The cycle was precise: first provocation by word, then strengthening by deeds, then sharp disturbance of the mind, then great wrath stirred in the soul. Dan warned against the two-fold trap: "A twofold mischief is wrath with lying; they assist one another in order to disturb the heart. And when the soul is continually disturbed, the Lord departs from it, and Beliar rules over it."

"Observe the commandments of the Lord," Dan commanded. "Keep His law. Depart from wrath and hate lying, that the Lord may dwell among you and Beliar may flee from you. Speak truth each one with his neighbor, so shall you not fall into wrath and confusion, but you shall be in peace, having the God of peace, so shall no war prevail over you. Love the Lord through all your life, and one another with a true heart."

He foresaw that his sons would depart from the Lord and provoke Levi and fight against Judah, but they would not prevail, for an angel of the Lord would guide both tribes. Dan directed his sons to draw near to God and to the angel that intercedes for Israel, standing against the kingdom of the enemy. "The enemy is eager to destroy all who call upon the Lord," Dan said, "for he knows that on the day Israel repents, the kingdom of the enemy shall be brought to an end."

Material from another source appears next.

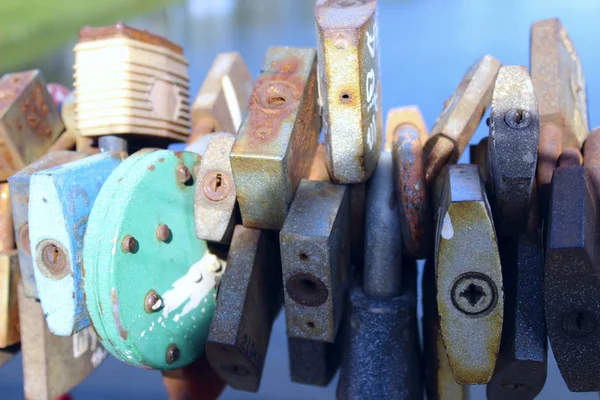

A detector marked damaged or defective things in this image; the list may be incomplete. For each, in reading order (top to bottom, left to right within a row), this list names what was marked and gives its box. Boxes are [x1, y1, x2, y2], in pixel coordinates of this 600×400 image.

The angel of peace would strengthen Israel. The Lord would not depart from them, but would transform them into a nation that does His will.

"Keep yourselves from every evil work," Dan concluded. "Cast away wrath and all lying. Love truth and long-suffering." He kissed his sons and fell asleep at a good old age. They buried him and later carried his bones to rest near Abraham, Isaac, and Jacob.